Konsumsi Air Minum Kemasan Global Melonjak, PBB: Sinyal Buruk

Penulis : Kennial Laia

Lingkungan

Senin, 20 Maret 2023

Editor : Sandy Indra Pratama

BETAHITA.ID -  Perserikatan Bangsa-Bangsa (PBB) menyatakan bahwa lonjakan konsumsi air kemasan global mencerminkan kegagalan pemerintah untuk meningkatkan pasokan air publik. Situasi ini mengancam tujuan pembangunan berkelanjutan PBB untuk air minum yang aman pada 2030.

Menurut Institute for Water, Environment, and Health United Nations University (UNU-INWEH), pasar air kemasan tumbuh 73% dari 2010 hingga 2020. Konsumsi air berada di jalur yang meningkat dari sekitar 350 miliar liter pada 2021 menjadi 460 miliar liter pada 2030. 

"Peningkatan konsumsi air kemasan mencerminkan kemajuan yang terbatas selama beberapa dekade dan banyak kegagalan sistem pasokan air publik," kata direktur institut Kaveh Madani dalam keterangan resmi, Kamis, 16 Maret 2023.

Dalam laporan itu, PBB memperkirakan sekitar 2,2 miliar orang tidak memiliki akses ke air minum yang aman. Antara 2016 dan 2020, jumlah orang yang memiliki akses hanya tumbuh 4% secara global. 

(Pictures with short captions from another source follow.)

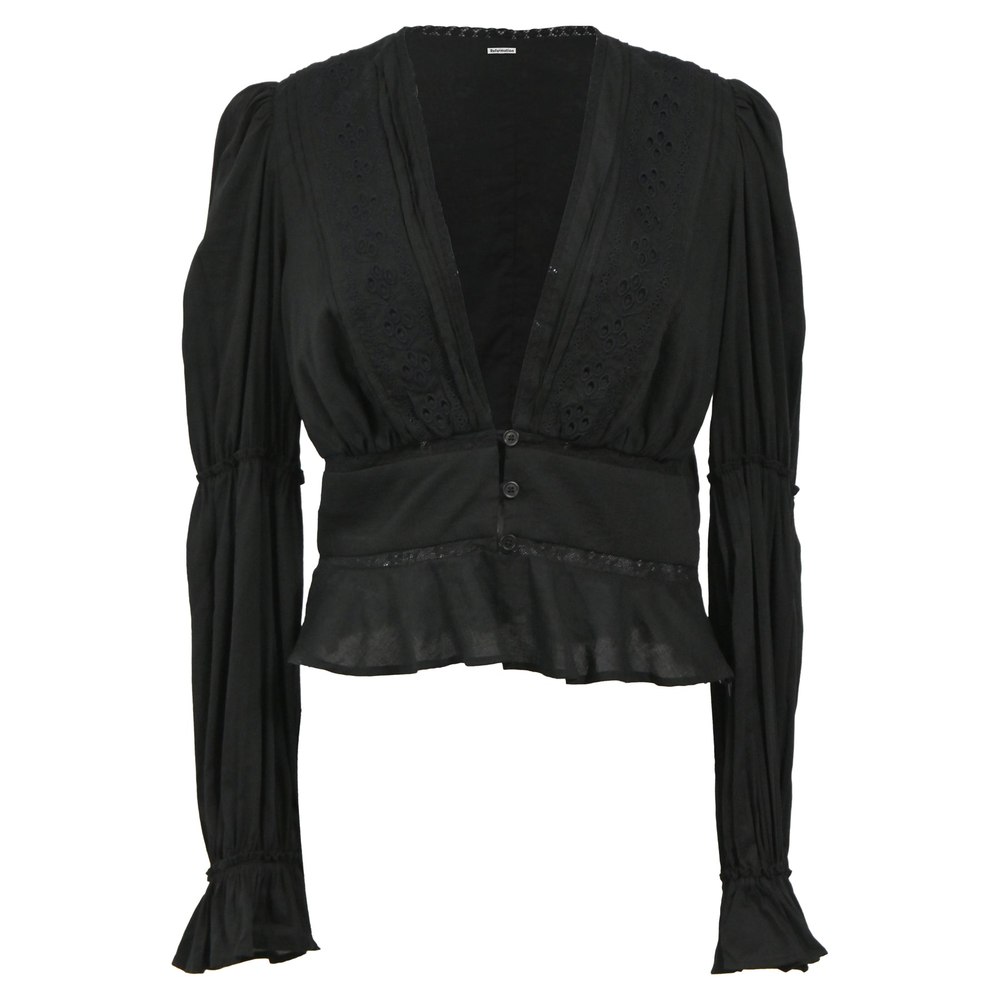 Reformation Plunge Neckline Long Sleeve Crop Top in Black Cotton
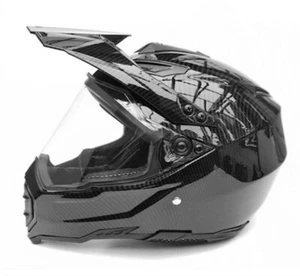 Carbon Fiber Full Face Motorcycle Helmet Racing DOT Motocross Off-Road Helmets - Picture 1 of 11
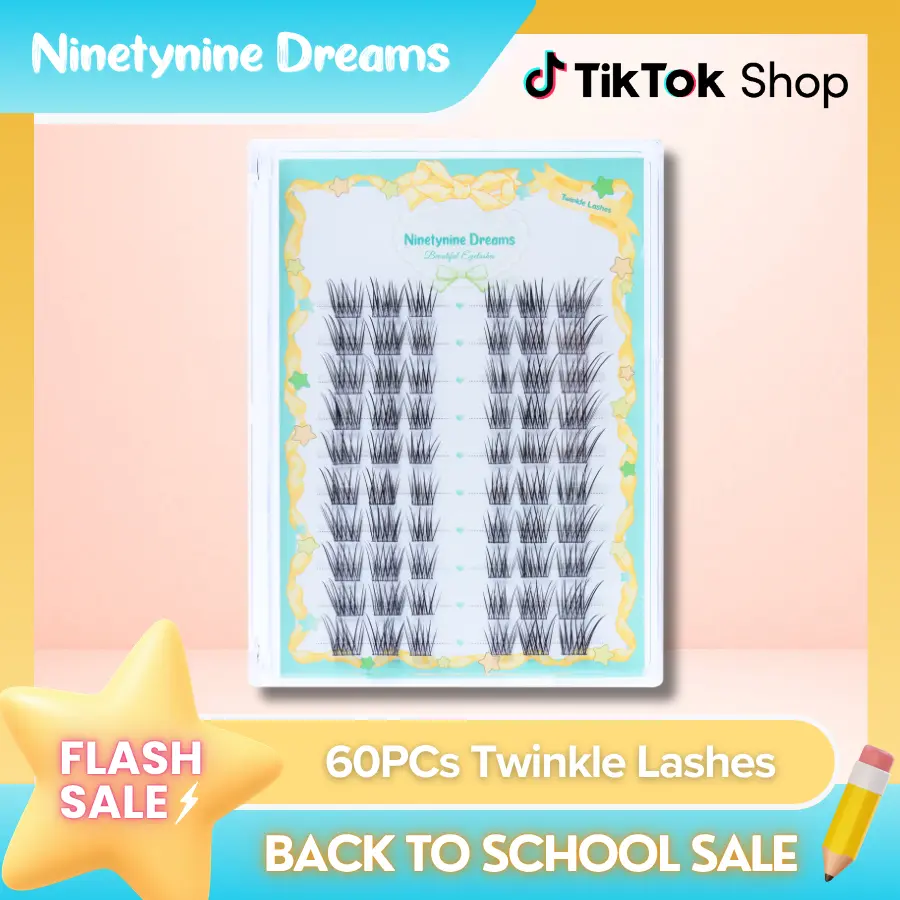 Ninetynine Dreams 60PCs Twinkle Lashes | Natural Cat & Siren Eye Style 9-13mm C+ Lash Clusters — Soft Lightweight Ultra-Thin Band, Reusable & Pre-Mapped Beginner-Friendly Everyday Makeup Eyelashes Look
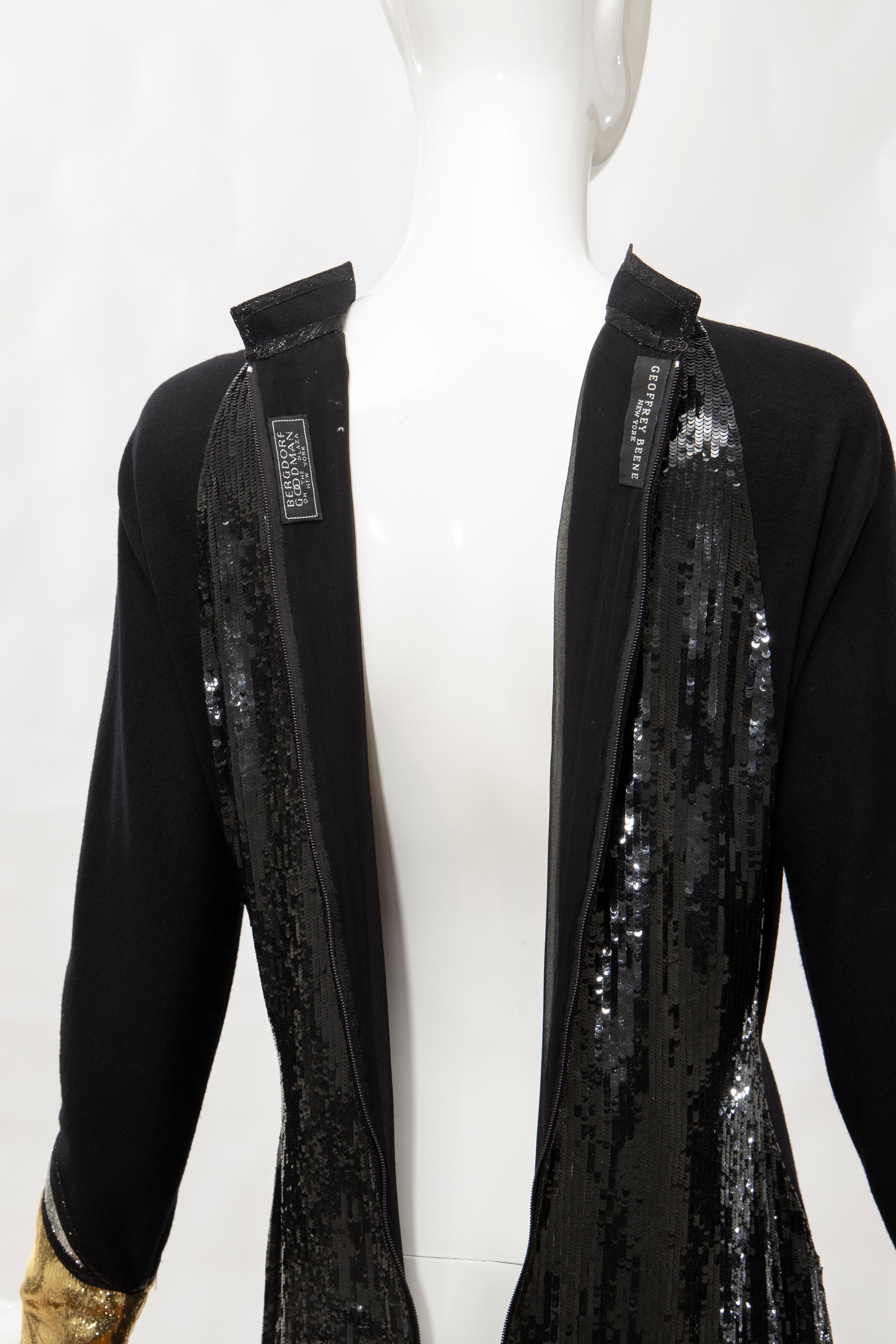 Geoffrey Beene Runway Black Wool Silk Embroidered Sequin Evening Dress, Fall 1992 For Sale 9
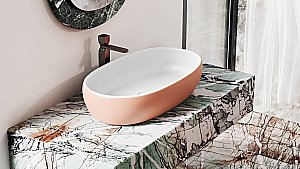 Раковина накладная Salini LUCE 110721MRH 69 из искусственного камня S-Stone, белая матовая, цвет по RAL снаружи купить в интернет-магазине Sanbest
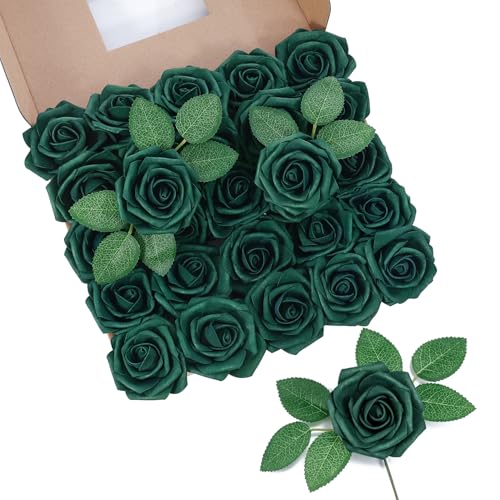 DuHouse 50Pcs Artificial Roses Flowers Fake Roses with Stems Real Touch Foam Flowers for DIY Wedding Bouquet Party Centerpiece Floral Arrangement Party Home DecorHunt Green - Image 1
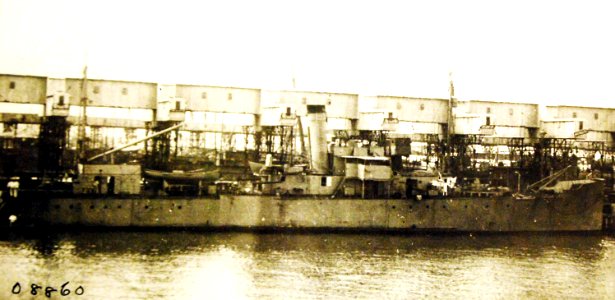 French destroyer La Suippe in front of largest European grain elevator, Novorossiysk, Russia (27423282504)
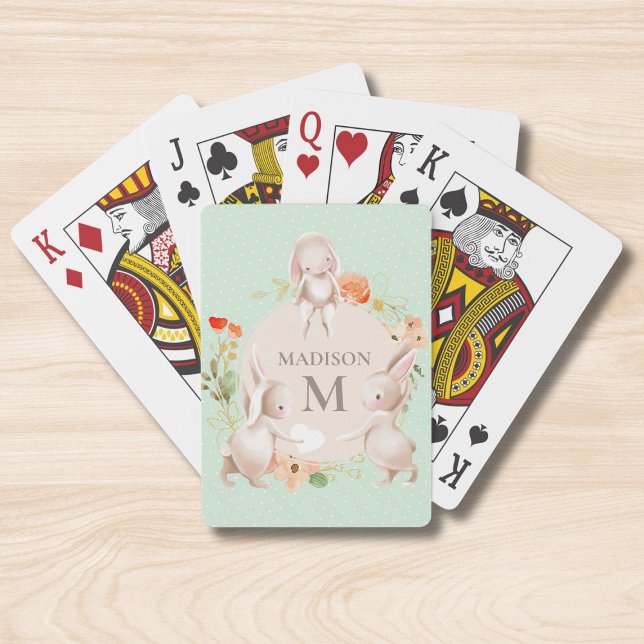 Monogram Cute Bunny Rabbits Floral Personalized Poker Cards (Creator Uploaded)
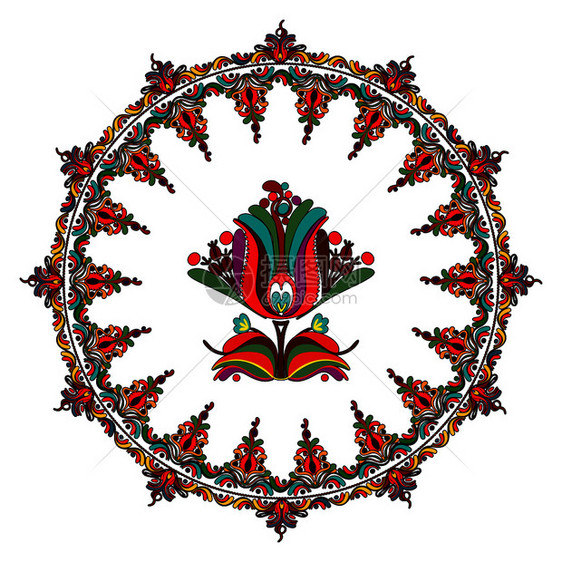 匈牙利民俗motif矢量说明图片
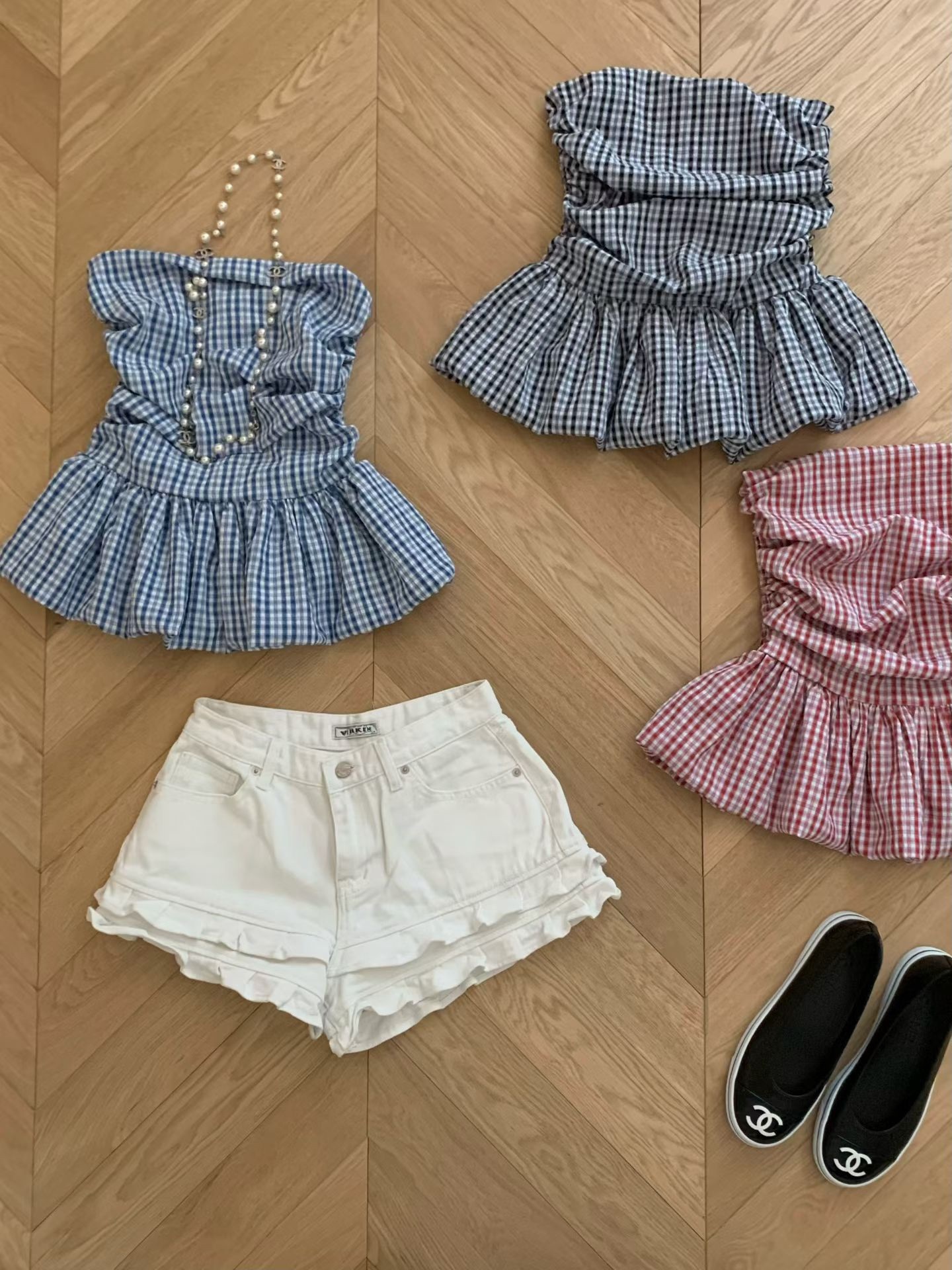 🇰🇷(預購)#AP26 平口格紋背心(藍/黑/紅)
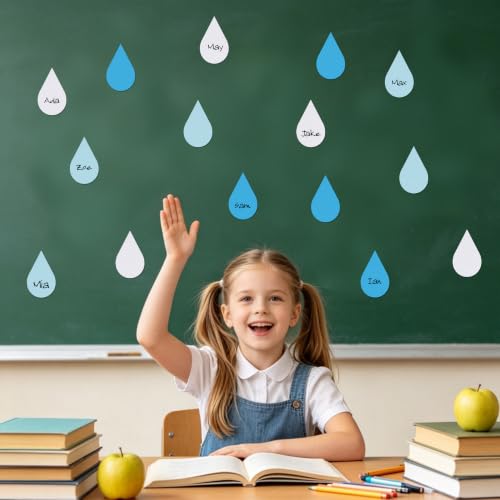 Image of Vuzvuv Blue White Raindrop Cutouts Paper for Bulletin Board Decorations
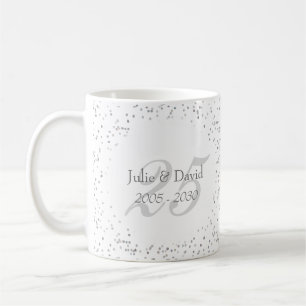 25. Hochzeitsjubiläum Silber Stardust Konfetti Kaffeetasse
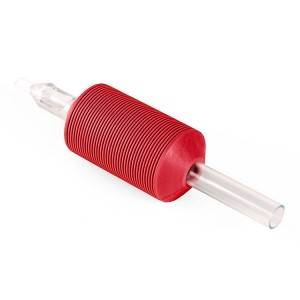 Soft Red Grip with Clear Long Tips Tattoo Tube 25mm Disposable Tattoo Grip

PBB memperkirakan sekitar 2,2 miliar orang tidak memiliki akses ke air minum yang aman. Antara 2016 dan 2020, jumlah orang yang memiliki akses hanya tumbuh 4% secara global. Dok UNU-INWEH

Negara-negara berkembang bergantung pada air kemasan untuk mengatasi kekurangan ini. Mesir, menghadapi kelangkaan air, merupakan pasar dengan pertumbuhan tercepat untuk air kemasan yang diolah dari 2018 hingga 2021, kata laporan UNU.

Singapura dan Australia adalah konsumen air kemasan per kapita terbesar dengan masing-masing 1.129 liter dan 504 liter per tahun, menurut laporan tersebut. Malaysia memimpin negara berkembang dalam konsumsi per kapita, yakni sedikit di bawah 150 liter.

Sementara itu, lebih dari sepertiga orang Amerika mengatakan mereka menggunakan air kemasan sebagai sumber air utama mereka, kata laporan itu.

"Cukup mengejutkan bahwa air minum dalam kemasan tumbuh pesat selama beberapa dekade terakhir. Sementara dalam pasokan air minum umum dan rumah tangga yang konvensional dan lebih andal, kemajuan berjalan lambat," kata salah satu penulis laporan Vladimir Smakhtin dari UNU-INWEH.

Akibatnya, tujuan pembangunan berkelanjutan PBB untuk menyediakan air minum yang aman pada tahun 2030 berada di bawah ancaman, kata Smakhtin. Dia juga menyoroti bahwa pemerintah terlalu sering menyerahkan penyediaan air minum yang aman kepada pihak swasta. 

Selain kekhawatiran terhadap buruknya akses air minum bersih, meningkatnya konsumsi AMDK juga mengancam lingkungan, mulai dari kekhawatiran korporasi menguras air tanah hingga polusi plastik.

Industri ini menghasilkan 600 miliar botol plastik pada tahun 2021, 85% di antaranya kemungkinan besar akan berakhir di tempat pembuangan sampah.

"Meskipun ada peningkatan kesadaran terhadap masalah air kemasan dan plastik di belahan bumi utara, nyatanya pasar tidak menunjukkan tren yang sama," kata rekan penulis laporan Zeineb Bouhlel. 

"Ini menunjukkan bahwa kampanye yang dijalankan oleh perusahaan memiliki pengaruh yang lebih besar terhadap persepsi bahwa air kemasan adalah pilihan yang lebih baik," jelasnya.